For statistical evaluation across multiple microelectrodes, we computed averaged GC values across many LFP S1-M1 channel pairs (1310 selected pairs in monkey M and 898 pairs in monkey C). We found overall similarity to the case of a single channel pair above. Again, the averaged GC values were statistically significant during the steady-state preceding the ‘SURPRISE EVENT’ as found in the ‘NORMAL’ task (Fig. 7A). As the compliance of the manipulandum was changed, a pronounced decrease in the statistically averaged GC indices for both S1->M1 and M1->S1 directions occurred. The GC index reached a minimum at approximately 0.4 - 0.5s, consistent with the observed LFP envelope modulation in Fig. 5. We suggest that this loss of causality indicates partial interruption in the inter-areal communication, mirrored in the beta band activity, allowing the involved cortical areas to adapt to the unexpected perturbation for the network find a new steady state.

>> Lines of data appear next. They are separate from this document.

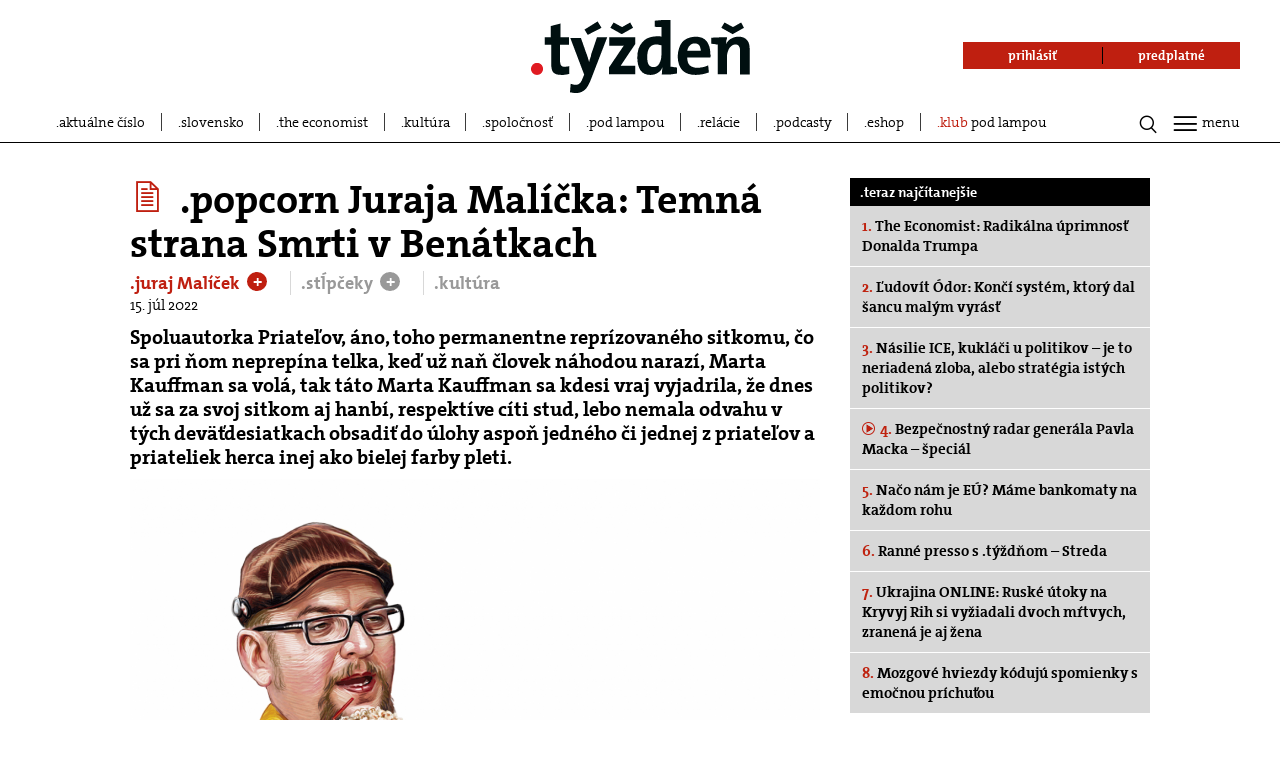

--- FILE ---
content_type: application/javascript; charset=utf-8
request_url: https://fundingchoicesmessages.google.com/f/AGSKWxVhiPOHKrfamyB0YgG__Qh-n4U_s81r8mVXoEN-7pgHwhuL7ArRe7ASTI_KnDvb65VRsgBCwXXBxs5zLtzj8yr3rvoWoJZZXnWl63Q_DGIIGfcnxm90HKCJ0VTEAgb1U0x4CXed2w==?fccs=W251bGwsbnVsbCxudWxsLG51bGwsbnVsbCxudWxsLFsxNzY5MDAxNDQzLDgzMjAwMDAwMF0sbnVsbCxudWxsLG51bGwsW251bGwsWzddXSwiaHR0cHM6Ly93d3cudHl6ZGVuLnNrL3N0bHBjZWt5Lzg2NjI2L3BvcGNvcm4tanVyYWphLW1hbGlja2EtdGVtbmEtc3RyYW5hLXNtcnRpLXYtYmVuYXRrYWNoLyIsbnVsbCxbWzgsIjlvRUJSLTVtcXFvIl0sWzksImVuLVVTIl0sWzE5LCIyIl0sWzE3LCJbMF0iXSxbMjQsIiJdLFsyOSwiZmFsc2UiXV1d
body_size: -216
content:
if (typeof __googlefc.fcKernelManager.run === 'function') {"use strict";this.default_ContributorServingResponseClientJs=this.default_ContributorServingResponseClientJs||{};(function(_){var window=this;
try{
var QH=function(a){this.A=_.t(a)};_.u(QH,_.J);var RH=_.ed(QH);var SH=function(a,b,c){this.B=a;this.params=b;this.j=c;this.l=_.F(this.params,4);this.o=new _.dh(this.B.document,_.O(this.params,3),new _.Qg(_.Qk(this.j)))};SH.prototype.run=function(){if(_.P(this.params,10)){var a=this.o;var b=_.eh(a);b=_.Od(b,4);_.ih(a,b)}a=_.Rk(this.j)?_.be(_.Rk(this.j)):new _.de;_.ee(a,9);_.F(a,4)!==1&&_.G(a,4,this.l===2||this.l===3?1:2);_.Fg(this.params,5)&&(b=_.O(this.params,5),_.hg(a,6,b));return a};var TH=function(){};TH.prototype.run=function(a,b){var c,d;return _.v(function(e){c=RH(b);d=(new SH(a,c,_.A(c,_.Pk,2))).run();return e.return({ia:_.L(d)})})};_.Tk(8,new TH);
}catch(e){_._DumpException(e)}
}).call(this,this.default_ContributorServingResponseClientJs);
// Google Inc.

//# sourceURL=/_/mss/boq-content-ads-contributor/_/js/k=boq-content-ads-contributor.ContributorServingResponseClientJs.en_US.9oEBR-5mqqo.es5.O/d=1/exm=kernel_loader,loader_js_executable/ed=1/rs=AJlcJMwtVrnwsvCgvFVyuqXAo8GMo9641A/m=web_iab_tcf_v2_signal_executable
__googlefc.fcKernelManager.run('\x5b\x5b\x5b8,\x22\x5bnull,\x5b\x5bnull,null,null,\\\x22https:\/\/fundingchoicesmessages.google.com\/f\/AGSKWxXubnaDh2xSQruA9GNSOEcs2md-FlYd_4e2EG7BXHCaaS9MLMMg5JTb_UivTu9_uFqKPCTtWCDvdMfsAg46IMjPsEFDP-WQSQ8AG231adz7O-ujBvom-KSHgwPRSYzJO2AhMOHk-g\\\\u003d\\\\u003d\\\x22\x5d,null,null,\x5bnull,null,null,\\\x22https:\/\/fundingchoicesmessages.google.com\/el\/AGSKWxW9zailf-pg9ianmWHFfO0JHHCxmVzmWR0Bka70jLefDOQ4W_9PBEU28mMYZes7gAbBzgxAjLDEFqd5_UNcjO4hMCgvaUWJUZwPBrupQ005oOGWkMk8EaJQ8mIVwFK0FVsrGlsTAg\\\\u003d\\\\u003d\\\x22\x5d,null,\x5bnull,\x5b7\x5d\x5d\x5d,\\\x22tyzden.sk\\\x22,1,\\\x22sk\\\x22,null,null,null,null,1\x5d\x22\x5d\x5d,\x5bnull,null,null,\x22https:\/\/fundingchoicesmessages.google.com\/f\/AGSKWxV8WEz3OYkCUxUMNRrrG7Nz_0gXSC83RvSddvYcqgP3a9YMeH7qgG73Bve4pc8QyBoaTGY5ZGLUm4lobwG5BA06W8PxKcwx2p-Ulgp3fqblr3k4OBsHKQcJE5PVF8LqFjJc5Y3cJA\\u003d\\u003d\x22\x5d\x5d');}

--- FILE ---
content_type: application/javascript; charset=utf-8
request_url: https://fundingchoicesmessages.google.com/f/AGSKWxU2hHg_-dPYqmPRMO5gbyHPtbM6CHMyU5BwBDFGKlRnZcpoKWjzF6-oU9_fL5i6UOWeUwwpkuRrRUplqoRSQaC4pZ08HpIuyAKwuwnICcO4oM99NVdIJ48WWgrlDUHZDEJCPGcd20K_gVcf6jczGgx3cDSjfahVB-Swh4ttloQwsNIcLW-1JORdXk0f/__ads/css//gsnads-=showsearchgoogleads&&adserv=.zm/ads/
body_size: -1290
content:
window['6a1463f6-8b3a-40aa-9eec-8656ff9d989c'] = true;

The GC index recovered quite quickly to reach a maximum in approximately 1-1.5 seconds in monkey M and 0.5-1 seconds in monkey C.
As a statistical summary, Fig. 7B shows the ‘violin plots’ in the distribution of the GC index across the three-time intervals of interest here: the initial steady-state squeeze, the SURPRISE EVENT, and the Recovery stage leading to a new steady-state of the hand squeeze (prior to hand release). As expected, the reduction in bidirectional communication is reflected in the violin plots. Quantitatively, for Monkey C, the index for S1->M1 is highest in the steady-state period, while M1->S1 showed the highest (relative) values during the Recovery period. For Monkey M, the M1->S1 index appeared to dominate the both Steady-state and Recovery period. (Two-sample t-test, p =10−3 for each).